Passage proposé:
▬▬▬▬▬▬▬▬▬▬
La question du partage fait apparaître une nouvelle interrogation : puis-je vivre avec moins ? Le caractère de la question est éminemment subjectif et soulève tout de suite la question : « vivre avec moins de quoi ou moins de qui ? ». Cette interrogation ramène dans la réalité objective. Aujourd’hui en Occident, nous avons du mal à nous imaginer notre propre vie en n’ayant qu’un ou deux dollars par jour à notre disposition, comme c’est le cas pour au moins trois milliards de personnes dans notre monde. Prendre conscience de cette inégalité structurelle démasque notre manière de dévaloriser ce que nous possédons déjà pour courir après ce que nous ne possédons pas.

Agnès von Kirchbach


Contribution musulmane : Islam et argent

On ne peut guère nier l’importance de l’argent dans notre existence. Il est bon serviteur. Il nous aide à arranger mille choses. C’est pourquoi l’islam nous recommande de l’acquérir par les moyens de l’agriculture, de l’industrie, du commerce ou autres métiers sociaux légaux, c’est-à-dire reconnus par la loi. Autrement dit, comment cet argent est gagné. Dieu Très-haut dit dans la sourate de vendredi (verset 10) : « à l’issue de la prière, dispersez-vous et allez à l’acquisition des biens de Dieu. »
▬▬▬▬▬▬▬▬▬▬
Entrées tirées d’une collection
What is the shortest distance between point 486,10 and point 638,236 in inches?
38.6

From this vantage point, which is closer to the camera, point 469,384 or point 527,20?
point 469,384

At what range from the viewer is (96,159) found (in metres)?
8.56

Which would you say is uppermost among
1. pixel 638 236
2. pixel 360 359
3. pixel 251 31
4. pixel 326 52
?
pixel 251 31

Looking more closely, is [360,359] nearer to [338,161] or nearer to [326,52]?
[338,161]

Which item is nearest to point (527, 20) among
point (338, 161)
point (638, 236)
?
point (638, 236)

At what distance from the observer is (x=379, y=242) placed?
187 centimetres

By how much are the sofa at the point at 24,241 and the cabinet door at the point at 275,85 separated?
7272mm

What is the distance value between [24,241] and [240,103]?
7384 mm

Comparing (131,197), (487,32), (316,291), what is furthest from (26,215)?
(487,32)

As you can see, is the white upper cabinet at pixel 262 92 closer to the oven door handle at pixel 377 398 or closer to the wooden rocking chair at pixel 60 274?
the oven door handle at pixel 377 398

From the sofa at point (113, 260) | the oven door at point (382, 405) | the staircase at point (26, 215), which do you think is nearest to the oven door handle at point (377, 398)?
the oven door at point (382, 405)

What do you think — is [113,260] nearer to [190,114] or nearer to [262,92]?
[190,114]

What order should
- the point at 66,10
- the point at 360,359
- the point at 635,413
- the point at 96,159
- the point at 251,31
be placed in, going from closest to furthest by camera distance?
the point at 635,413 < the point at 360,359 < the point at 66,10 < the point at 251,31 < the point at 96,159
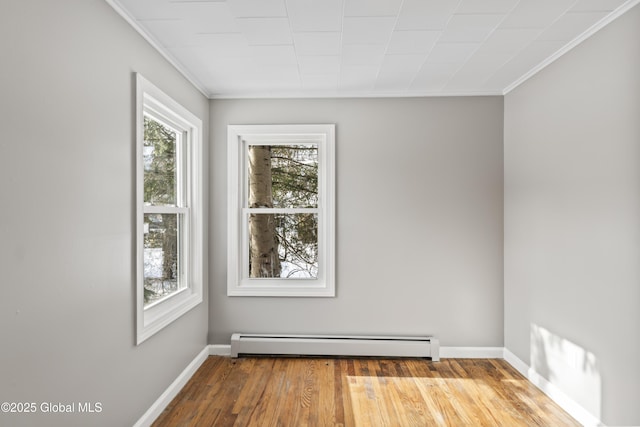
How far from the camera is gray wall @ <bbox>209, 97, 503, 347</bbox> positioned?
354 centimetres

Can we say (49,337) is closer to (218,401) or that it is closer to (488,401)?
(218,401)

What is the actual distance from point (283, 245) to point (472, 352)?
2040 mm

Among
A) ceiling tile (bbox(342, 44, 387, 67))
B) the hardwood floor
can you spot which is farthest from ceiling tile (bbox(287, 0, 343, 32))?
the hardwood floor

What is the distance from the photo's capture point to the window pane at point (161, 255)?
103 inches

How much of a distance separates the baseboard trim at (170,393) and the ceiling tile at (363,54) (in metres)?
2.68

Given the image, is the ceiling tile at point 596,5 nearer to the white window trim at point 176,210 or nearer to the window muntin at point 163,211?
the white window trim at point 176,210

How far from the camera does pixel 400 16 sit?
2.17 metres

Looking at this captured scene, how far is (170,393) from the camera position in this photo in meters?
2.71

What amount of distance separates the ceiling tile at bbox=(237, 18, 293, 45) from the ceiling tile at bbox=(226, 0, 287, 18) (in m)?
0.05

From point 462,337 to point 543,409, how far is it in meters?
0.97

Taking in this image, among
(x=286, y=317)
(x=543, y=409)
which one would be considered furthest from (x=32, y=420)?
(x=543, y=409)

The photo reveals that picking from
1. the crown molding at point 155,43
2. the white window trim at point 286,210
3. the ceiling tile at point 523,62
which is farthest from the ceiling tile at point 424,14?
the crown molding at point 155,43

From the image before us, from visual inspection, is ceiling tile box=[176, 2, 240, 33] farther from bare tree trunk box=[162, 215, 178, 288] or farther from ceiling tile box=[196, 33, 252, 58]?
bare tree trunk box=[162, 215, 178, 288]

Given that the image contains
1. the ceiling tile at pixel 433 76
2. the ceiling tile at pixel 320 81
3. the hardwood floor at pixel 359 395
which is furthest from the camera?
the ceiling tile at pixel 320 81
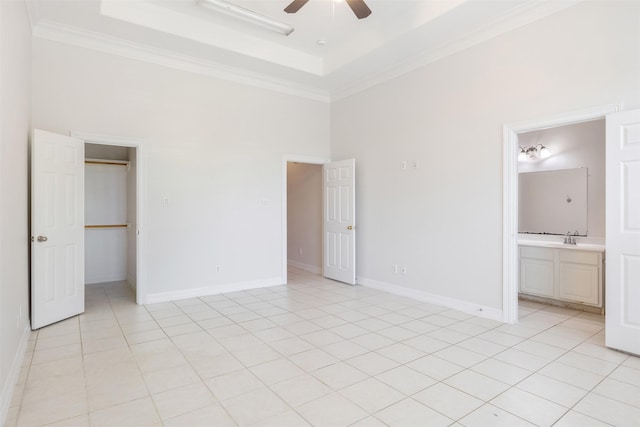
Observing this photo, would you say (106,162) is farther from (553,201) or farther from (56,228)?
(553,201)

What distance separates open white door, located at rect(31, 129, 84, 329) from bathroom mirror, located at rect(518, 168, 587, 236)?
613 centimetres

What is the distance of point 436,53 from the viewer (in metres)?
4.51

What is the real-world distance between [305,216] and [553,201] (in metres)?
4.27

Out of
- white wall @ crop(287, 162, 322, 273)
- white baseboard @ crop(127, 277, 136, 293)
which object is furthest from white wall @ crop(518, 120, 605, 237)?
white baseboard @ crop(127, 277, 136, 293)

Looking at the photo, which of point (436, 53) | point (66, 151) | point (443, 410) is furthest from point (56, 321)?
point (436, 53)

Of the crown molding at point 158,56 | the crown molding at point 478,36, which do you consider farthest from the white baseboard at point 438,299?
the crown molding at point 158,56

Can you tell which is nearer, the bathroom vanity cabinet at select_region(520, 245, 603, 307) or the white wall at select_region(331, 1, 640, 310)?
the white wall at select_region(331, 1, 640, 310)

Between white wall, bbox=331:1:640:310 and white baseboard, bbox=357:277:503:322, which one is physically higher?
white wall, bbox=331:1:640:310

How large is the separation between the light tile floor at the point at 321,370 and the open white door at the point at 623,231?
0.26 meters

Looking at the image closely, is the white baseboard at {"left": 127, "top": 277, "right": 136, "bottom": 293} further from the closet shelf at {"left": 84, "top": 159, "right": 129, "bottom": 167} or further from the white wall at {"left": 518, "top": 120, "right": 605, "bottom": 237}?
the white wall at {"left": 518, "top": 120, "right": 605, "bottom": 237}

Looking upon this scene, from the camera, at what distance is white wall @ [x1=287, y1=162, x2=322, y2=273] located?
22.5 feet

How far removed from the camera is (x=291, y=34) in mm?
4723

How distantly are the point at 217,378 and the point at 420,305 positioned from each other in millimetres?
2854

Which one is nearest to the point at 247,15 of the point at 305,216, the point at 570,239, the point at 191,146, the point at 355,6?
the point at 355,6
▬▬▬▬▬▬▬▬▬▬
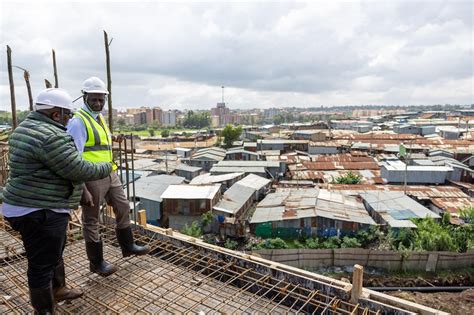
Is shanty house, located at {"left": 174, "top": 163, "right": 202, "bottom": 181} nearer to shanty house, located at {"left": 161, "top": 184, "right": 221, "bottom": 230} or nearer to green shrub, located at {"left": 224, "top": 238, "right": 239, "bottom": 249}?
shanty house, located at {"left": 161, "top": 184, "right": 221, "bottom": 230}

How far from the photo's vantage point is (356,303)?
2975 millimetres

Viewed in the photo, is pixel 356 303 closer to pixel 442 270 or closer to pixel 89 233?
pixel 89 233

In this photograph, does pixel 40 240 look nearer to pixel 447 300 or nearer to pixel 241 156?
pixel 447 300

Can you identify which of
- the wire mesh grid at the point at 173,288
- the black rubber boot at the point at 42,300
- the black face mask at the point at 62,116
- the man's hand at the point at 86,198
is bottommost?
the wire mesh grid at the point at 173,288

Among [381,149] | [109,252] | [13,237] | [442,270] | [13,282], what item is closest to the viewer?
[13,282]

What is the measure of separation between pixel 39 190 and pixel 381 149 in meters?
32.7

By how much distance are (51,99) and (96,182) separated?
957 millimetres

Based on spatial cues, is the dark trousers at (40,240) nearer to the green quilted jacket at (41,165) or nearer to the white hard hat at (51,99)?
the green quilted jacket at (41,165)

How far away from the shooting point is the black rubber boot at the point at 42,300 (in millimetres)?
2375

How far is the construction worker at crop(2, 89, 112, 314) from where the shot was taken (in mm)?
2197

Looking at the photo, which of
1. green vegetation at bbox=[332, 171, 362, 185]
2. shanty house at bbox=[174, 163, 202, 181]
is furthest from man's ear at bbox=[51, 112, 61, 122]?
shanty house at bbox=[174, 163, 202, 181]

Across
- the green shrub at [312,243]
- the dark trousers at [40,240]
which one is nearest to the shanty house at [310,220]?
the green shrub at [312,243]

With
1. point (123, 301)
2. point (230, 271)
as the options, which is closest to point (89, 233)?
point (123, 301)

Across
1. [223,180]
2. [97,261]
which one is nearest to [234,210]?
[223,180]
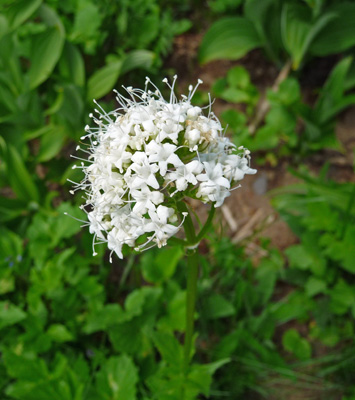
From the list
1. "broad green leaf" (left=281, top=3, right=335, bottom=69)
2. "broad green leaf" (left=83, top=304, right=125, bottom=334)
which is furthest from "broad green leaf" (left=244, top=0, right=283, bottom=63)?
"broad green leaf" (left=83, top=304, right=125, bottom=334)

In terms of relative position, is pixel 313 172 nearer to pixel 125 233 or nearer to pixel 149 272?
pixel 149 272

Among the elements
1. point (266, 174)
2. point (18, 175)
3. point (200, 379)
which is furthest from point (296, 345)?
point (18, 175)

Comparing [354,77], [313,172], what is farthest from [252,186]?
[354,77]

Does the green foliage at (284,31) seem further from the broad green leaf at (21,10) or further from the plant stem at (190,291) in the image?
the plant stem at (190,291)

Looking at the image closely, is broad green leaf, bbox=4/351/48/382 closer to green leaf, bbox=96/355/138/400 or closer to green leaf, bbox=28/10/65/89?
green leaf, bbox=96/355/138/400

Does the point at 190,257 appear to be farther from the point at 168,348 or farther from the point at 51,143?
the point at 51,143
▬▬▬▬▬▬▬▬▬▬
Exercices:
**A.** Les affirmations suivantes concordent-elles avec le passage sur le partage et l’argent ? (i) Au moins trois milliards de personnes disposent d’un ou deux dollars par jour. (ii) L’islam déconseille de chercher à acquérir de l’argent. (iii) Le verset cité provient de la sourate de vendredi. Pour chacune, répondez par oui ou non et citez les mots décisifs du passage.
**B.** Listez toutes les lignes des entrées qui contiennent le mot «farthest».
Le passage et les entrées n’ont aucun rapport entre eux.

Réponses:
**A.**
(i) Oui : « comme c’est le cas pour au moins trois milliards de personnes dans notre monde »
(ii) Non : « C’est pourquoi l’islam nous recommande de l’acquérir »
(iii) Oui : « Dieu Très-haut dit dans la sourate de vendredi (verset 10) »

**B.**
can you spot which is farthest from ceiling tile (bbox(287, 0, 343, 32))?
which is farthest from the ceiling tile at point 424,14?
Of the crown molding at point 158,56 | the crown molding at point 478,36, which do you consider farthest from the white baseboard at point 438,299?
Comparing [354,77], [313,172], what is farthest from [252,186]?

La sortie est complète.